Core Concepts
A novel watermarking method that can be applied to both implicit and explicit representations of Neural Radiance Fields (NeRF) to protect the copyright of 3D content.
Abstract
The paper introduces an innovative watermarking method for Neural Radiance Fields (NeRF) that can be applied to both implicit and explicit representations of NeRF. The key highlights are:
The method fine-tunes the pre-trained NeRF model to embed binary messages in the rendering process, without modifying the model architecture.
It utilizes the discrete wavelet transform (DWT) in the NeRF space to embed the watermark in the low-frequency LL subband, which is more robust to various distortions.
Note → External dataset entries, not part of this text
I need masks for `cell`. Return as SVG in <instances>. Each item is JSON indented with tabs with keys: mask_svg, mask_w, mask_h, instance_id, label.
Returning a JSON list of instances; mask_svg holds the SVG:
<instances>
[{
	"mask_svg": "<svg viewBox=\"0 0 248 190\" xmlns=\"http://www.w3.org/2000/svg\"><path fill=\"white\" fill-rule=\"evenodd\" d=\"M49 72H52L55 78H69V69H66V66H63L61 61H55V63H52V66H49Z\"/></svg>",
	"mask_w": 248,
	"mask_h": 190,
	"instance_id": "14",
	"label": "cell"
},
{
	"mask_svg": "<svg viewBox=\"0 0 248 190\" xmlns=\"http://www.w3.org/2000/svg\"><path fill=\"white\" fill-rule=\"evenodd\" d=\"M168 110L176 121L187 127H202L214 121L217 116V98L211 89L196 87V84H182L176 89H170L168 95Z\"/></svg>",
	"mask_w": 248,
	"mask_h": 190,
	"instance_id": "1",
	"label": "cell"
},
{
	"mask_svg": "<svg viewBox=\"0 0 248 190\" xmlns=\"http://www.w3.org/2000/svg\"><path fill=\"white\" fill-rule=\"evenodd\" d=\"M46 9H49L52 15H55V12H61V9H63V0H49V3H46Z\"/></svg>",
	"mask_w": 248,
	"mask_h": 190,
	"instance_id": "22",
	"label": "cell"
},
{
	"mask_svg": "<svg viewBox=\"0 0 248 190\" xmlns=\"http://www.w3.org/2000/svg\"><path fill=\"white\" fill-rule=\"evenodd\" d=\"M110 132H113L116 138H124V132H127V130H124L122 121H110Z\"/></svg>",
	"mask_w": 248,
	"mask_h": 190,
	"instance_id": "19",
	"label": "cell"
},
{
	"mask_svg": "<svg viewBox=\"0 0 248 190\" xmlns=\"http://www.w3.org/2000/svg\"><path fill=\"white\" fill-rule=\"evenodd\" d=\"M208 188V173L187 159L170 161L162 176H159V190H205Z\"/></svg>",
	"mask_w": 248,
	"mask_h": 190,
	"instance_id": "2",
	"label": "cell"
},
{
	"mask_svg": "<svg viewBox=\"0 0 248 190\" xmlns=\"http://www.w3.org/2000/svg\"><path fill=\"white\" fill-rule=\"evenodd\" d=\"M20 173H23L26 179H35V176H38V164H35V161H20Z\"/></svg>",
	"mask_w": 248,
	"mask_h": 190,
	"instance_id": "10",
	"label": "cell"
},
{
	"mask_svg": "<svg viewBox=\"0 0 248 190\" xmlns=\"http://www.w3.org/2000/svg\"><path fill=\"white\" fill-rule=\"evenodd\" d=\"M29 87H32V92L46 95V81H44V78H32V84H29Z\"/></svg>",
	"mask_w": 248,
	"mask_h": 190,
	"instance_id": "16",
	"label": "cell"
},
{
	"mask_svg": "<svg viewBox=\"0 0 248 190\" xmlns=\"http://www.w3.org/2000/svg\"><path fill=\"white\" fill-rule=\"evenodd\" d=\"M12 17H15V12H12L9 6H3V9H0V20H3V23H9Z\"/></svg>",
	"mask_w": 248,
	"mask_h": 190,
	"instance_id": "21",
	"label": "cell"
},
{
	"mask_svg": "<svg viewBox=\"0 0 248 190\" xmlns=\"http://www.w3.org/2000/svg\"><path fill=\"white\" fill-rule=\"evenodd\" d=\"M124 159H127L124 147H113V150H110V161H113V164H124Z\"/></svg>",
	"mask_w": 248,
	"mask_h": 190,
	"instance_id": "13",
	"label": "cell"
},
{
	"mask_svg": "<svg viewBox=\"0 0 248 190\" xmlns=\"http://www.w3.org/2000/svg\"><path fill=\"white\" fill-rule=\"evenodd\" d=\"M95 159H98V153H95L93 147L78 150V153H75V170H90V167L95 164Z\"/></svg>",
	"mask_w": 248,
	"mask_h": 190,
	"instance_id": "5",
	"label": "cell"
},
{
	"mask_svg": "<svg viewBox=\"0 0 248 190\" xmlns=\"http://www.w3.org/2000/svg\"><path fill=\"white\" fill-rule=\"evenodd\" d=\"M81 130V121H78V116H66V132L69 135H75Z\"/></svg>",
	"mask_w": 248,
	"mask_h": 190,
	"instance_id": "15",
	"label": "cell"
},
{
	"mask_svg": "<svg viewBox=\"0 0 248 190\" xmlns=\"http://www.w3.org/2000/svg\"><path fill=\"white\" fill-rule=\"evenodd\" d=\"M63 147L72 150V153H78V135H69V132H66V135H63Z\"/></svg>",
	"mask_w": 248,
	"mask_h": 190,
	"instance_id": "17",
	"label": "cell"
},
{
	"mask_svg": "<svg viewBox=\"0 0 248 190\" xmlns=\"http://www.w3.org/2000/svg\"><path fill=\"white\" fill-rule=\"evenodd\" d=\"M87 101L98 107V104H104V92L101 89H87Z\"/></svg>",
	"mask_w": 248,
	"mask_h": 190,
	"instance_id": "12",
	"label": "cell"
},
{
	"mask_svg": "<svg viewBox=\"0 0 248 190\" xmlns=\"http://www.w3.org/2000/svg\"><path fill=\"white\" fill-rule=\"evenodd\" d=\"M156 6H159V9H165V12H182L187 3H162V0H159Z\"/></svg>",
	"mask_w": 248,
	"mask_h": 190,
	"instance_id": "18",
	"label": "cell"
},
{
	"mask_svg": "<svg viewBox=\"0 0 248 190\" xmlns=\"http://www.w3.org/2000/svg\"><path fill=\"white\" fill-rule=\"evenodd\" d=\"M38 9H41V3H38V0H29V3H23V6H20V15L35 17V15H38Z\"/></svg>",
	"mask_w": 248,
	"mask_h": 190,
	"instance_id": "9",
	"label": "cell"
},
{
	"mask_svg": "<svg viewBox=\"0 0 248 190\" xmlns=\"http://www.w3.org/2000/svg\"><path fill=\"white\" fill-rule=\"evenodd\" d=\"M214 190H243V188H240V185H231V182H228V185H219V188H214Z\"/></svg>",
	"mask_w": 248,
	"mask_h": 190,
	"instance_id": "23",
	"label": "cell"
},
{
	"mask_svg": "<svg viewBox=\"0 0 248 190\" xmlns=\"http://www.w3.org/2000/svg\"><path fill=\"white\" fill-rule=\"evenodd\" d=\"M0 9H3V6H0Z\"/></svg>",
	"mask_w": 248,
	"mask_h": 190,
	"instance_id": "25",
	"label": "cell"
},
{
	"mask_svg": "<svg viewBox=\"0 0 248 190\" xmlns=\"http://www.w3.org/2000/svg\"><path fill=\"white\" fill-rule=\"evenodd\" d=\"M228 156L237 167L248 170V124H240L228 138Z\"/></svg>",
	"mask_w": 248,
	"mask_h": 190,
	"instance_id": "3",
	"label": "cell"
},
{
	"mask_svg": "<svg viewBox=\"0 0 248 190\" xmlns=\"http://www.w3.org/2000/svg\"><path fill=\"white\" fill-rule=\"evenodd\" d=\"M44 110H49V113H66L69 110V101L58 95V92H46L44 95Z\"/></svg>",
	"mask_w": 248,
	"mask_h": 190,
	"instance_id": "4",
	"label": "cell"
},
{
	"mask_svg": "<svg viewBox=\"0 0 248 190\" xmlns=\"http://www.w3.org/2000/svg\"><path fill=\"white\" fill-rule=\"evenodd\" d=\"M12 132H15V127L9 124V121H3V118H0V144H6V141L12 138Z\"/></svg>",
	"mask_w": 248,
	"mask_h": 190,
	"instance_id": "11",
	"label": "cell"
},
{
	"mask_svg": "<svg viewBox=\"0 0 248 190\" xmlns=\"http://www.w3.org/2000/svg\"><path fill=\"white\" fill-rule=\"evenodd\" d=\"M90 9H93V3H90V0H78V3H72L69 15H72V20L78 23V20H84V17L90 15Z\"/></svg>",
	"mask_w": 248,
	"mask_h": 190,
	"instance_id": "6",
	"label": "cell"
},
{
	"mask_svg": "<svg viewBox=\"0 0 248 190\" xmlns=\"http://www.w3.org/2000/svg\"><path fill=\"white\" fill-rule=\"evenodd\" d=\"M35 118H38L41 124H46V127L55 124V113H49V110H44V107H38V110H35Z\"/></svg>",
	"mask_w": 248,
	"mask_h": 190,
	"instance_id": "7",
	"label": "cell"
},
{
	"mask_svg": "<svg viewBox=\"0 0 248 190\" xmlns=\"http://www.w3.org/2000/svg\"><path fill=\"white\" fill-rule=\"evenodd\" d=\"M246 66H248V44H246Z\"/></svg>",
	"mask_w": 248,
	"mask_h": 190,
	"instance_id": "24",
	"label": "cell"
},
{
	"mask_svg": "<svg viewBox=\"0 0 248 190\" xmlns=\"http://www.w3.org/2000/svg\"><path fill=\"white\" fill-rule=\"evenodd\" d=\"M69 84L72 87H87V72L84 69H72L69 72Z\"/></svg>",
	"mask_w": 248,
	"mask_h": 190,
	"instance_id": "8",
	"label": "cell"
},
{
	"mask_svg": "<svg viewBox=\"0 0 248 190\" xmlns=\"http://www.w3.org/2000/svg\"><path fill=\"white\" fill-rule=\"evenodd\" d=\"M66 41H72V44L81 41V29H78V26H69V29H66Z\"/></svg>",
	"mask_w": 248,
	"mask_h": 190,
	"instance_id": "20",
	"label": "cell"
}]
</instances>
The method adopts a deferred back-propagation technique and a patch-wise loss function to improve rendering quality and bit accuracy with minimum trade-offs.
Extensive experiments demonstrate that the proposed method outperforms state-of-the-art watermarking techniques in terms of capacity, invisibility, and robustness under diverse attacks. It also achieves significantly faster training speed compared to prior work.
The method can protect both the NeRF model and the rendered images simultaneously, making it a comprehensive solution for copyright protection of 3D content.
Stats
The paper reports the following key metrics:
Bit accuracy for message lengths of 4, 8, 16, 32, and 48 bits
PSNR, SSIM, and LPIPS for evaluating invisibility
Bit accuracy under various distortion attacks, including Gaussian noise, rotation, scaling, Gaussian blur, cropping, brightness adjustment, and JPEG compression
Quotes
"Our method can be applied to both implicit and explicit NeRF representations, unlike other existing watermarking methods."
"We propose a novel watermarking method for NeRF that fine-tunes the NeRF model by minimizing the loss function which is evaluated in the frequency domain."
"We propose a patch-wise loss to improve rendering quality and bit accuracy and enable encoding the watermark locally in the image, reducing the color artifacts."